When their eyes met, he could feel the jolt of it in his body, as surely as he’d gone over a rut in the road.

They regarded each other across that short expanse of cobblestone.

He finally beckoned with a sideways tip of his head.

She hesitated.

Then her shoulders rose and fell in a sigh.

And resolutely, she crossed over to him.

She pretended not to see the hand he extended to help her up and climbed gracefully enough into the carriage, pulling the door shut behind her.

He thumped the ceiling again and the carriage lurched into motion.

Because “Didn’t I tell you?” and “You were right, when aren’t you?” hardly needed to be said aloud, they let the silence say it for them.

He took absolutely no satisfaction in that.

Nor did either of them mention the reason he just happened to be rolling through St. James’s Square in a carriage when his plans hadn’t involved a soiree at St. James’s Square.

Or the reason she had been outside.

They both knew why.

She’d instinctively known he would not be able to stay away.

Dominic was nervous enough to want a cheroot.

Absurdly, his heart accelerated.

Finally, he shrugged out of his greatcoat. “Here,” he said quietly.

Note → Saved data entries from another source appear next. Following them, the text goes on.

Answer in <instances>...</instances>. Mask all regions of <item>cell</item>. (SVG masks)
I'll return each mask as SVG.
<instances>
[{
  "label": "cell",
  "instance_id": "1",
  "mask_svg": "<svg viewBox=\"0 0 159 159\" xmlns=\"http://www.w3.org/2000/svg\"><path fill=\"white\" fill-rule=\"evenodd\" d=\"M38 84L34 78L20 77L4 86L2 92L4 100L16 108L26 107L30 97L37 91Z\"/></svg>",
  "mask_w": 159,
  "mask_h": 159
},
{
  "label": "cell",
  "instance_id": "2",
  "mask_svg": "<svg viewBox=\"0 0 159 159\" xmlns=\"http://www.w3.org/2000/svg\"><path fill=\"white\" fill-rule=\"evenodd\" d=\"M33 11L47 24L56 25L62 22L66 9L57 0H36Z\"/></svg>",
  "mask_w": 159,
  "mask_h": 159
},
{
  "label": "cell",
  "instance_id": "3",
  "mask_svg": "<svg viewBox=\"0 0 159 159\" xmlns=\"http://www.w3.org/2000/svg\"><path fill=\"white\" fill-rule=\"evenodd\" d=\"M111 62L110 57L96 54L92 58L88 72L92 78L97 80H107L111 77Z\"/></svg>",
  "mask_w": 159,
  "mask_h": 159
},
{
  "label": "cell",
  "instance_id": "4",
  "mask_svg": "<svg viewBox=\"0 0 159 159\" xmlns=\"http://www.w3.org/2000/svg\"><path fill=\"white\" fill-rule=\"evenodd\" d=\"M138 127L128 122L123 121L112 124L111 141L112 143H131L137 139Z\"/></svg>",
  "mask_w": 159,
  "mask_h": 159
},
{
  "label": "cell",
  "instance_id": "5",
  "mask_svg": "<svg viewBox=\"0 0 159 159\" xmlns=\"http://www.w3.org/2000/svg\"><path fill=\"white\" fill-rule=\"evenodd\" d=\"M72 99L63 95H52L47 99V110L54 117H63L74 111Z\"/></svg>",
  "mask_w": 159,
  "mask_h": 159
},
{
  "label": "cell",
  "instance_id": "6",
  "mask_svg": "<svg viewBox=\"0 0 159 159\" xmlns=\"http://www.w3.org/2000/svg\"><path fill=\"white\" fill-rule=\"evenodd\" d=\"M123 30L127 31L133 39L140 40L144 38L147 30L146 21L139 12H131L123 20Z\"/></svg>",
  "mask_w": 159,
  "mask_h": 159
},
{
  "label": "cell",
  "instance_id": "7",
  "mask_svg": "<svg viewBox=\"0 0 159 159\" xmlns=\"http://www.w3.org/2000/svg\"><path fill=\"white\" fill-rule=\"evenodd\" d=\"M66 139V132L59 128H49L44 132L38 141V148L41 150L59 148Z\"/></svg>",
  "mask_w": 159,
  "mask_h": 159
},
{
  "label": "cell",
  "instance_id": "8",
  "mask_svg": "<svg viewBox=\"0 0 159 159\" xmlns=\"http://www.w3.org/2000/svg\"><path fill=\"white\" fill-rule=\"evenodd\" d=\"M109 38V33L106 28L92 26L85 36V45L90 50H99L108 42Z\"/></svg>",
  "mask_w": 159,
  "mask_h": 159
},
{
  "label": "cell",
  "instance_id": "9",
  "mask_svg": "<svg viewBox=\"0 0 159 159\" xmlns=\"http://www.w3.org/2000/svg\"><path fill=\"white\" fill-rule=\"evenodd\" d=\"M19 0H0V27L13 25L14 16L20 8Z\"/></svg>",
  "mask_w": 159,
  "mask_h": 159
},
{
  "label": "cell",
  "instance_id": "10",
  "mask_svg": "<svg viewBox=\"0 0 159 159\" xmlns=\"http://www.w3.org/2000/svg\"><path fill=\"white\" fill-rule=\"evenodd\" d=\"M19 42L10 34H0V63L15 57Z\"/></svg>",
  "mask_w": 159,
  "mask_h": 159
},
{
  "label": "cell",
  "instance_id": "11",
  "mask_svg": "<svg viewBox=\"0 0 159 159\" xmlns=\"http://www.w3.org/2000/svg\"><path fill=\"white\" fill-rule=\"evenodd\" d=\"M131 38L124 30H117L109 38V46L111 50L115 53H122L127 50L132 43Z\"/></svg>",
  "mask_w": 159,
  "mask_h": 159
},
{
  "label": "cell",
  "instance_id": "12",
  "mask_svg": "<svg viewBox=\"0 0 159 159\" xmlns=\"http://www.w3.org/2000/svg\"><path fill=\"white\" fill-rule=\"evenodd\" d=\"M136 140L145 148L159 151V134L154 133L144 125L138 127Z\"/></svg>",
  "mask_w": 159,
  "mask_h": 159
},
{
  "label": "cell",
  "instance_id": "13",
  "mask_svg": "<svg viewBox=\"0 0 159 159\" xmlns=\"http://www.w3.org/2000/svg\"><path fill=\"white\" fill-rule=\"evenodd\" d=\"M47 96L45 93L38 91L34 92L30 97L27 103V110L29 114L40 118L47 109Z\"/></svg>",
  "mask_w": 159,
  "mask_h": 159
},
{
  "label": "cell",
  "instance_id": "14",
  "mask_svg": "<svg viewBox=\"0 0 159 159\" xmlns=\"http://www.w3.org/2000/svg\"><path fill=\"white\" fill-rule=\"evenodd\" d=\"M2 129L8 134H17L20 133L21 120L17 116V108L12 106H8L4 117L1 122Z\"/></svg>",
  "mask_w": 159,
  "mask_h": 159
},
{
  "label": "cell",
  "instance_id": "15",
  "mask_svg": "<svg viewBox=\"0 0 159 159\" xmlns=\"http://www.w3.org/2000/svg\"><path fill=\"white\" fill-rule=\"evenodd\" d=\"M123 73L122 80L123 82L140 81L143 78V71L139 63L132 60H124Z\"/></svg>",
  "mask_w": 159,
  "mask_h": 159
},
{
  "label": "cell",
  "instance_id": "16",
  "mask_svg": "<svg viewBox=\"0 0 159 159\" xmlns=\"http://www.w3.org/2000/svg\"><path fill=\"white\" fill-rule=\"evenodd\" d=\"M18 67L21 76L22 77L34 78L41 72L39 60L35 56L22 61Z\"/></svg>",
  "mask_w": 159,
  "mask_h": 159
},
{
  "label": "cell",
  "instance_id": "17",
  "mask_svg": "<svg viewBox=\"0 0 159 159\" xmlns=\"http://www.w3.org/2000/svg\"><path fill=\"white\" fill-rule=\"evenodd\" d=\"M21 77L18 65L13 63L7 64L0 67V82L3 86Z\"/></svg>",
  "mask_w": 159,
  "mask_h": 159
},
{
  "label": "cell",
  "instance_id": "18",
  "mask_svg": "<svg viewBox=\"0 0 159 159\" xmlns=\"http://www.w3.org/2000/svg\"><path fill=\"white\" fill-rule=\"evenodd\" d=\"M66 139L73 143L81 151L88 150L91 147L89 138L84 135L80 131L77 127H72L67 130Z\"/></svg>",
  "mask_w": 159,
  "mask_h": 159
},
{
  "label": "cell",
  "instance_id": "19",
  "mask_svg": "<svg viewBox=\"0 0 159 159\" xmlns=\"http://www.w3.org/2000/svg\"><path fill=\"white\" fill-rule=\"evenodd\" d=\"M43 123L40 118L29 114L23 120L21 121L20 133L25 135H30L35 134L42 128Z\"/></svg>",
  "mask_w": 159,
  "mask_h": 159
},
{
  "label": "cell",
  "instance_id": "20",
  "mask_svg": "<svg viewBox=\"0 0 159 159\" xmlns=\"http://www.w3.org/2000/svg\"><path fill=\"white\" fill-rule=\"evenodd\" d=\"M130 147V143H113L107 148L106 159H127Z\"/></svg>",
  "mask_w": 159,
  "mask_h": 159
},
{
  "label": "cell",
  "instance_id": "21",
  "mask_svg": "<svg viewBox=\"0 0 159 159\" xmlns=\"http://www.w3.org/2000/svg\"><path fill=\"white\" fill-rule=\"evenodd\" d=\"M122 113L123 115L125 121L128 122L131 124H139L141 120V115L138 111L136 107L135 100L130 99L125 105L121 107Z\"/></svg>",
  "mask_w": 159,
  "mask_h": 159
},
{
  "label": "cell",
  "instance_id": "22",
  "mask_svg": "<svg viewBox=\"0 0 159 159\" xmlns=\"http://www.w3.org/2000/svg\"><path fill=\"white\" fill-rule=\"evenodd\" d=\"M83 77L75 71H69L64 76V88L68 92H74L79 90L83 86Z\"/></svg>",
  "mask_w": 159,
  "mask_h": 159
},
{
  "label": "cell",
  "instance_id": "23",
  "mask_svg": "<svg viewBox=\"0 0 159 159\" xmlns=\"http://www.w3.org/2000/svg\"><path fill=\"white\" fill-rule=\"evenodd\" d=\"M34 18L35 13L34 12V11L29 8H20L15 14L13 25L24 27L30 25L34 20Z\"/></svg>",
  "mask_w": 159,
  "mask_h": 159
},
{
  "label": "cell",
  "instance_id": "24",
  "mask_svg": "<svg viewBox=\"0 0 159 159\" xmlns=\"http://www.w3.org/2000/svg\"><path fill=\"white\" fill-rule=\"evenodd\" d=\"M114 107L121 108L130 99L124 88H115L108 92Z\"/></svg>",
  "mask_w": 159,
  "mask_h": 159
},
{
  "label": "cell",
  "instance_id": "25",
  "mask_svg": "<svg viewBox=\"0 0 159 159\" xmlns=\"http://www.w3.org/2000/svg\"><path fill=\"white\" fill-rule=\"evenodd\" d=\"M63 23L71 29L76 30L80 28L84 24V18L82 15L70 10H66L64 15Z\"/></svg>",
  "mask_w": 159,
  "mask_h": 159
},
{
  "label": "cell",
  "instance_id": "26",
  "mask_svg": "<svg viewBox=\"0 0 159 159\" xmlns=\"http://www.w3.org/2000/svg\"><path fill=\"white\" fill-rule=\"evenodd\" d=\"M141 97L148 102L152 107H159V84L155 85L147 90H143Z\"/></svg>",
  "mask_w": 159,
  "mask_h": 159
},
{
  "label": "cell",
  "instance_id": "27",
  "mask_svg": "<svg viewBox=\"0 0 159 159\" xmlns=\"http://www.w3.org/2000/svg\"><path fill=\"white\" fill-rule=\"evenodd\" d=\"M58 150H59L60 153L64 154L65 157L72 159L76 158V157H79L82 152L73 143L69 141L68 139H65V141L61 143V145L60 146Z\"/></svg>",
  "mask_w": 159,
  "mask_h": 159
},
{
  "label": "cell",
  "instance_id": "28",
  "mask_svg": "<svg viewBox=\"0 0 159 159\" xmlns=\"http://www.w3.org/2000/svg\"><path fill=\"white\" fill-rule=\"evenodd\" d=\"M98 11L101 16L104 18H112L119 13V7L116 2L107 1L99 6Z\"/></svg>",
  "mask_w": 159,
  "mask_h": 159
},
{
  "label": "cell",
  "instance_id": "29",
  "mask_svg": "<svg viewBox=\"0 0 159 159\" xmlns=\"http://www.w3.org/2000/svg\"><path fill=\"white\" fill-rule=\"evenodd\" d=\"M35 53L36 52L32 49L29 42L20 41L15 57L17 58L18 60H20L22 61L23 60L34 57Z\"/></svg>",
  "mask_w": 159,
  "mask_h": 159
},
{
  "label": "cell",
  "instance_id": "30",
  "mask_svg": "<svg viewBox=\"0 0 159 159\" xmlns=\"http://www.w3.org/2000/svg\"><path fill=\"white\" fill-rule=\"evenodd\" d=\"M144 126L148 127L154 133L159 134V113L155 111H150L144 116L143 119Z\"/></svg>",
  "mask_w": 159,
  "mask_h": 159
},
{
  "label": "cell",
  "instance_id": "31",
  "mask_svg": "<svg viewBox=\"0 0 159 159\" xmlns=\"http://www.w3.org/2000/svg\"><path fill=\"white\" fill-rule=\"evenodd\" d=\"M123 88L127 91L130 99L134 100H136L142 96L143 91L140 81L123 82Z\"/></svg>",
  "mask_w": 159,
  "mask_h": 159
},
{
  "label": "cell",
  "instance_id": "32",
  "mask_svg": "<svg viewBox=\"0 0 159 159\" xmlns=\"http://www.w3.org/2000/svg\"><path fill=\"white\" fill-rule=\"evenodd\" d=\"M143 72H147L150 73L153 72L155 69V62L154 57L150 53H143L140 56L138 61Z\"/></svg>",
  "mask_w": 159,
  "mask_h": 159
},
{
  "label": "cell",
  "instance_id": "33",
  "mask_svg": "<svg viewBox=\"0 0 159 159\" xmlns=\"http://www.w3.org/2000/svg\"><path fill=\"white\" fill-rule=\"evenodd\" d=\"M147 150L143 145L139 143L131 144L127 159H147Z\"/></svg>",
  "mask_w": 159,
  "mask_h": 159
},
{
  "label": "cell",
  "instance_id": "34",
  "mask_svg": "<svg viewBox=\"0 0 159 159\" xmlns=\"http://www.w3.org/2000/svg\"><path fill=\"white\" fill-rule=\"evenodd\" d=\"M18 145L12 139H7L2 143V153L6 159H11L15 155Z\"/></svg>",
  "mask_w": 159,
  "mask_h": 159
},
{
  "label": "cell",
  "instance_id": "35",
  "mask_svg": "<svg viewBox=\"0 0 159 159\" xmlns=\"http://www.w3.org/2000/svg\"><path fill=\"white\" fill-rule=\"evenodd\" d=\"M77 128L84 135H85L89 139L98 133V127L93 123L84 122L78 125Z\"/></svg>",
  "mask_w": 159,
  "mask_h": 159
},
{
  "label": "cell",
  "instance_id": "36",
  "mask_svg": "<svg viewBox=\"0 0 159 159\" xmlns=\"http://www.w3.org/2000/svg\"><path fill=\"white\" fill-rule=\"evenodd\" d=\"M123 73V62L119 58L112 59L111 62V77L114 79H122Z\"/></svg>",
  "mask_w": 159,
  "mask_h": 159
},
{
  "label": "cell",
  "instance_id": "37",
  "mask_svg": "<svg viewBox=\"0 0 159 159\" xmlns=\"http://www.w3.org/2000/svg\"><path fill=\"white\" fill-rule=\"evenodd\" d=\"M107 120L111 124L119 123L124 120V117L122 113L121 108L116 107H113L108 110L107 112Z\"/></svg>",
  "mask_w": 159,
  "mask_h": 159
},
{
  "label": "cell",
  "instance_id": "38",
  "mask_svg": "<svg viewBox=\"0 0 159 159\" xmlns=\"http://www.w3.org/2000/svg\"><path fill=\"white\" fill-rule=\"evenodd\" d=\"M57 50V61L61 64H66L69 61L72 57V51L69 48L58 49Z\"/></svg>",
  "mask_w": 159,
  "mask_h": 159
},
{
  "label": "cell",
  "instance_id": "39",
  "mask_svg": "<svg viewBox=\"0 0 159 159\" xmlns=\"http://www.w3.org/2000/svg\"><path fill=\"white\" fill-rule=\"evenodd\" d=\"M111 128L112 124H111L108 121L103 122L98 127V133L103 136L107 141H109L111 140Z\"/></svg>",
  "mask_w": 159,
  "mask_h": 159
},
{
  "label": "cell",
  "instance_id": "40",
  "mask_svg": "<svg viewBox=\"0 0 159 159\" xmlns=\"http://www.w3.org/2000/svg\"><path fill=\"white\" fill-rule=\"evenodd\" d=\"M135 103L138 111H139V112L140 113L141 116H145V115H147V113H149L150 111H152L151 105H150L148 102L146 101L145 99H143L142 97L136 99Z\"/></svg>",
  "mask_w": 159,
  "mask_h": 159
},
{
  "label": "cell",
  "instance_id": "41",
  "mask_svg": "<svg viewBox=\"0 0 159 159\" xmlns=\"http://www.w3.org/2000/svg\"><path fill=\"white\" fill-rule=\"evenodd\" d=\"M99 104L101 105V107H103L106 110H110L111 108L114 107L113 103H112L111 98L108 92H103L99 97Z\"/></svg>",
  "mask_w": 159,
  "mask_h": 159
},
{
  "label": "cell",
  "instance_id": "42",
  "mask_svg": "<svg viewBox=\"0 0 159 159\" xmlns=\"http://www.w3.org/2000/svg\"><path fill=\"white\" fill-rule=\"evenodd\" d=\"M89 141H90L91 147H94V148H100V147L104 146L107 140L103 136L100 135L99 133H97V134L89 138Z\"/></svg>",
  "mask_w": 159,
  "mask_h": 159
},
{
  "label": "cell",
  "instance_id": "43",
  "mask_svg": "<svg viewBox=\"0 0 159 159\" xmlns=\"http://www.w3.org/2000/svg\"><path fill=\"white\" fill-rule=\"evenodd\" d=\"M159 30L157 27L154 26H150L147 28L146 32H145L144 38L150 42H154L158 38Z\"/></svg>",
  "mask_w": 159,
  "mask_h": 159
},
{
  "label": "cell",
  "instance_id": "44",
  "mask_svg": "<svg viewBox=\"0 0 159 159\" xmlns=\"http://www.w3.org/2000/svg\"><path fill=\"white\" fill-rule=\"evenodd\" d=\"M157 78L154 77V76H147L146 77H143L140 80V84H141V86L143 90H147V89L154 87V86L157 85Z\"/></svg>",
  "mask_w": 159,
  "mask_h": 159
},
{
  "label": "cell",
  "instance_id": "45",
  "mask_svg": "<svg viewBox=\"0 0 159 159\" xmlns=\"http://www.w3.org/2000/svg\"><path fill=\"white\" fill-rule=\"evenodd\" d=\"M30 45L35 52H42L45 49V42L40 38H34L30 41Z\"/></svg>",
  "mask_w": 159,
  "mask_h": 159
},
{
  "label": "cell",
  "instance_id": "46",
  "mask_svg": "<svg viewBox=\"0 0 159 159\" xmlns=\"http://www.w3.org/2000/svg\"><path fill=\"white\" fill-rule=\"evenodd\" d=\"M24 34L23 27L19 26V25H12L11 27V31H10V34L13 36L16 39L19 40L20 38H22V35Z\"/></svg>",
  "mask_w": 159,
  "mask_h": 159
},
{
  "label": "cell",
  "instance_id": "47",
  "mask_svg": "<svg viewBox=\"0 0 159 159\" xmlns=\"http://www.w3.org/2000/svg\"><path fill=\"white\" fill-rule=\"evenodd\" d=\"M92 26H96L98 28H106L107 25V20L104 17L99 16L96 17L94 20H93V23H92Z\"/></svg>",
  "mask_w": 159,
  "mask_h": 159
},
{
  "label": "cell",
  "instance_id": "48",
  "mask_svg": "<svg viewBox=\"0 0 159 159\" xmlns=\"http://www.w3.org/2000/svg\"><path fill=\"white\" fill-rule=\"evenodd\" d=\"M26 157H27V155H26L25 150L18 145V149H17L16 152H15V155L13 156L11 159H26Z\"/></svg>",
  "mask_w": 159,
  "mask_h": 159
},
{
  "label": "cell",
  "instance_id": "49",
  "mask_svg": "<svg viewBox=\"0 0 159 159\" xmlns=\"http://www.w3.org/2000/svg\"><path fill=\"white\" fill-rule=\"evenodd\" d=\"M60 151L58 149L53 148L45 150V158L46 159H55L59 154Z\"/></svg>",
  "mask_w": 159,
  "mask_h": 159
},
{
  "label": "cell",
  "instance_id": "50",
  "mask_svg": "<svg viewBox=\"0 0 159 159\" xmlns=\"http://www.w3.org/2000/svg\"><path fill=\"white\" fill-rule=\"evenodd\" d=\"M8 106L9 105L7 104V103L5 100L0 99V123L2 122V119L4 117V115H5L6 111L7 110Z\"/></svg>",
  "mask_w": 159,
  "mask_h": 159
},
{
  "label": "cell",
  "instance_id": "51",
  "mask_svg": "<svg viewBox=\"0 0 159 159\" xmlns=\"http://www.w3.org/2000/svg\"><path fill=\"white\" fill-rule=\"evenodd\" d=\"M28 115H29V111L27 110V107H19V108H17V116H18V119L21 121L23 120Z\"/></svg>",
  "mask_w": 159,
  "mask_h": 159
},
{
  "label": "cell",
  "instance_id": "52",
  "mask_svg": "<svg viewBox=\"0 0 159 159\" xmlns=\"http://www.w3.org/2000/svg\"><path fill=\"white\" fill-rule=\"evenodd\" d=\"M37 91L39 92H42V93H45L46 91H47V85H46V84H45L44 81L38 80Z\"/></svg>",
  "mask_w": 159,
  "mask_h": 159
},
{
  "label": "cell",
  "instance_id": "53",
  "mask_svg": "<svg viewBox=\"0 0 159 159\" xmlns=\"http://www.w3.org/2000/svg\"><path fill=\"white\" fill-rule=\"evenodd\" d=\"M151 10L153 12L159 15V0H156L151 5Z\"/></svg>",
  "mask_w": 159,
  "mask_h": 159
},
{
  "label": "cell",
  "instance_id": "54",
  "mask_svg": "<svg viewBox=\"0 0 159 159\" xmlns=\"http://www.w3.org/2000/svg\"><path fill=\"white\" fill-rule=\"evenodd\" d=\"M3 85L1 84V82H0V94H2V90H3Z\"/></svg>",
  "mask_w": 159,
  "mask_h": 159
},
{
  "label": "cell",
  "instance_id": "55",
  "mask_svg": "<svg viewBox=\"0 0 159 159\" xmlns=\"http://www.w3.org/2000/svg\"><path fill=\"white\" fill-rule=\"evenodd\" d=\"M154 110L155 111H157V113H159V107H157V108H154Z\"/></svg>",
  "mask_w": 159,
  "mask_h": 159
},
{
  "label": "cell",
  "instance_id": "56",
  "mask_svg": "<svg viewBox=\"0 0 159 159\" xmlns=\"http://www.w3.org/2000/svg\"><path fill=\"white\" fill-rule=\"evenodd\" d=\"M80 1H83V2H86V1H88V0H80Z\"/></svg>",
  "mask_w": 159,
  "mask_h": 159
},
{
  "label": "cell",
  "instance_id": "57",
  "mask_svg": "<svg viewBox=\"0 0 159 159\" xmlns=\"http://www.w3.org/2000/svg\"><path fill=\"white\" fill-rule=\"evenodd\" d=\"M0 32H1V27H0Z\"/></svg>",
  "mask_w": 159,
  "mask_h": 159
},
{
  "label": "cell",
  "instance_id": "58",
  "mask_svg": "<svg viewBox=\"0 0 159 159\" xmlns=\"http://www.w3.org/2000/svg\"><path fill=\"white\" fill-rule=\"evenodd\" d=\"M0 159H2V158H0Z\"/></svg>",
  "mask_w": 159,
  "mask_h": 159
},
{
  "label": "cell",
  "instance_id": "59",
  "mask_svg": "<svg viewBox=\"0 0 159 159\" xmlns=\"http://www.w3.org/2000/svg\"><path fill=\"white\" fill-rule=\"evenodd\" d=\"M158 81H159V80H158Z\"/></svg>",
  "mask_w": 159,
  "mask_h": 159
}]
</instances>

She glanced over and up at him, then down at the coat. She tipped forward a little so he could gently settle it around her shoulders.

She carefully leaned back against the seat.

Something radiant swelled in his chest at the sight of her in his coat.

He felt peculiarly delicate and volatile, as if he were some substance that might spill over and ignite. He had come because he could not help himself. It somehow felt as though she’d won, and surely for her to have won must mean that he hadlost. He’d gotten so used to thinking of his life in terms of battles. He hated losing.

He studied her profile. She was staring straight ahead into the twilight, subdued, but not defeated. Thoughtful. But he thought he detected a worried shadow across her brow. Why his throat should feel tight with emotion he didn’t know.

He slid one arm gently behind her and wrapped the other about her waist the way he might exhale, instinctive and unconscious. He gathered her up.

She folded her arms atop his and settled, softly, back against his chest, as if, God help them, they’d done it just so a thousand times.

Her head rested right over the traitorous thud of his heart. Surely, she would feel it.

As the carriage rolled along, he just held her. It seemed all he had available to him by way of apology for the ton and the way it was. He wished it otherwise in that moment, even though he had mastered its thorns and battlefields and relished conquering them. If the world was different, would there be a point to him? He was who he was.

The point to him now seemed to be that he was the person against whom she leaned, and sighed in a sort of relief.

Imagine that. Imagine someone finding comfort in his arms.